The CTDPA also follows the lead of some prior state privacy laws by requiring that data controllers and data processors enter into a contract regarding the processing of the personal data. This trend of statutorily-required contracts will likely lead companies to revisit their agreements with various service providers.
Like the comprehensive state privacy laws in Virginia and Colorado, the CTDPA requires that, if a business is processing “sensitive data” from a consumer, the business must obtain opt-in consent. Under the CTDPA, “sensitive data” includes:
- Data revealing racial or ethnic origin, religious beliefs, mental or physical health condition or diagnosis, sex life, sexual orientation or citizenship or immigration status;
- Genetic or biometric data (if used for the purpose of uniquely identifying an individual);
- Personal data collected from a known child; or
- Precise geolocation data (within a radius of 1,750 feet or less).
The CTDPA is enforceable solely by the Connecticut Attorney General. The law expressly states that it does not create a private right of action. Echoing Colorado’s enforcement framework, violations of the CTDPA constitute a per se “unfair trade practice” under the existing Connecticut Unfair Trade Practices Act.
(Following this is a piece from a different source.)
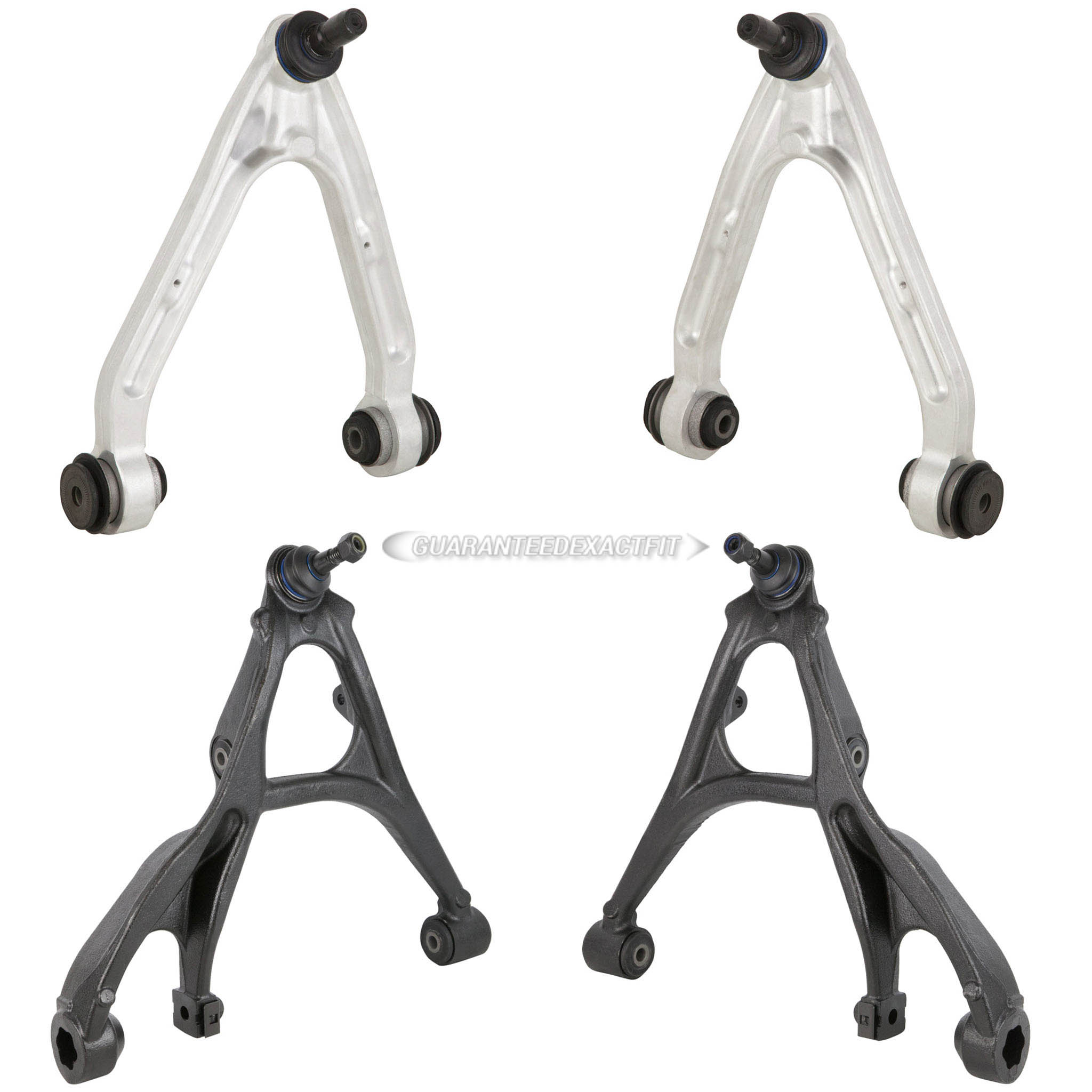 2006 Hummer H3 Control Arm Kit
For the first 18 months from the law’s effective date, the Attorney General must issue companies a notice of violation and grant them 60 days to cure such violation before bringing an enforcement action. However, beginning Jan. 1, 2025, the Attorney General will have discretion over whether to grant such opportunity to cure by considering:
- The number of violations;
- The size and complexity of the controller or processor;
- The nature and extent of the controller’s or processor’s processing activities;
- The substantial likelihood of injury to the public;
- The safety of persons or property; and
- Whether such alleged violation was likely caused by human or technical error.
The sunsetting of the CTDPA’s notice-and-cure provision, combined with similar provisions under the CPRA and CPA, will allow Connecticut to join multistate investigations and enforcement actions with California and Colorado for privacy violations under their new privacy frameworks. However, the laws in Virginia and Utah, which do not have an expiration date for their notice-and-cure periods, will make it difficult to engage in joint activity with those states.